Investors often overlook beauty product companies, since they're usually lumped together with bigger and more diversified personal care companies. However, beauty product makers can offer more focused growth than those bigger companies, and their product lines are generally easier to follow.
Beauty product stocks usually don't pay out hefty dividends comparable to personal care stalwart Procter & Gamble's (PG -0.56%) 3.2% forward yield. Yet there are still a few beauty companies that pay decent yields. Let's check out three of those potential income plays -- Coty (COTY 1.58%), Inter Parfums (IPAR 1.97%), and Estee Lauder (EL 3.33%).
Coty sells a portfolio of more than 77 cosmetics, fragrances, and body care brands in over 130 countries. It produces licensed brands for designers and celebrities, and its top brands include Chloe, Sally Hansen, OPI, Marc Jacobs, and Calvin Klein. It expanded significantly last year when it acquired 43 of P&G's beauty brands for $12.5 billion, which added major brands like Covergirl, Max Factor, Wella, and Clairol to its portfolio.
Coty is currently the largest maker of fragrances in the world, the second largest salon hair products maker, and the third largest maker of color cosmetics. Wall Street expects the P&G acquisition to boost Coty's revenue by 74% this year, but acquisition costs could cause its earnings to fall 45%. But after clearing those expenses, analysts expect Coty's revenue and earnings to respectively rise 16% and 21% next year.
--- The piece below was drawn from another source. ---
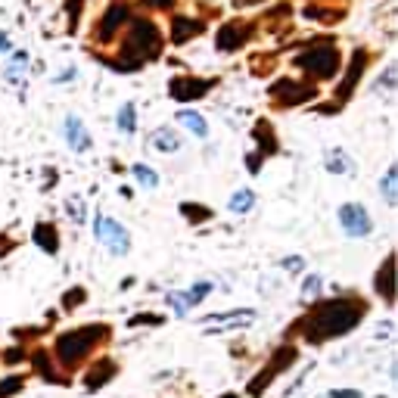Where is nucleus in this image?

Coty pays a forward dividend yield of 2.7%. It's only raised that payout for three straight years, but it recently doubled its dividend (to $0.50 per year) and shifted from semi-annual to quarterly payments. Coty's earnings-based payout ratio temporarily exceeds 100% due to the P&G deal, but it only spent 69% of its free cash flow on dividends over the past 12 months -- so it should have plenty of room for future hikes.
Inter Parfums produces licensed fragrances for companies like Abercrombie & Fitch, Coach, Anna Sui, Dunhill, Jimmy Choo, Lanvin, and Montblanc. Its products are sold in over 100 countries worldwide. It runs its business in two divisions -- one in the United States and the other in the European Union.
Inter Parfums' business may sound like a slow growth one, but its growth has been fairly solid. Analysts expect its sales and earnings to respectively rise 9% and 10% this year, fueled by ongoing growth in its core markets (Western Europe and North America) and fresh growth from smaller markets like China and Russia, where the company has invested heavily in new market campaigns and promotions.
Inter Parfums pays a forward dividend yield of 1.9%, which is supported by a low earnings-based payout ratio of 51%. The company spent 50% of its free cash flow on dividends over the past 12 months, and it's raised its quarterly dividend annually for four straight years.
Estee Lauder's cosmetics portfolio includes its namesake brand and well-known brands like Aveda, Donna Karan, MAC, Bobbi Brown, La Mer, and Clinique. Estee Lauder also develops licensed fragrances for companies like Michael Kors and Tommy Hilfiger.
After a rare annual dip in revenue and earnings in fiscal 2015, Estee Lauder's top and bottom line growth have remained slow but steady. Analysts expect its revenue and earnings to respectively grow 5% and 6% this year, fueled by growth in China, the travel retail channel, and well-performing new brands like Too Faced and BECCA. The company expects those tailwinds to offset tough headwinds like weak foot traffic in U.S. stores; macro challenges in the Middle East, Turkey, and Latin America; and worldwide currency fluctuations.
Estee Lauder has raised its quarterly dividend annually for four straight years, and it currently pays a forward yield of 1.5%. That yield might seem low, but the company only spent 43% of its earnings and 39% of its free cash flow on dividends over the past 12 months -- so it still has room to raise its payout.
But mind the valuations...
Coty, Inter Parfums, and Estee Lauder all look like solid, slow-growth income plays, but investors should be wary of their current valuations. Coty's P/E is currently negative, due to the P&G deal, but its forward P/E merely matches the industry average of 20. Meanwhile, Inter Parfums and Estee Lauder respectively trade at 31 and 29 times earnings -- making them pricey plays for a frothy market.
Therefore, investors should probably wait for a pullback before buying any of these income generating beauty plays. For now, they should probably focus on cheaper dividend plays with less downside potential.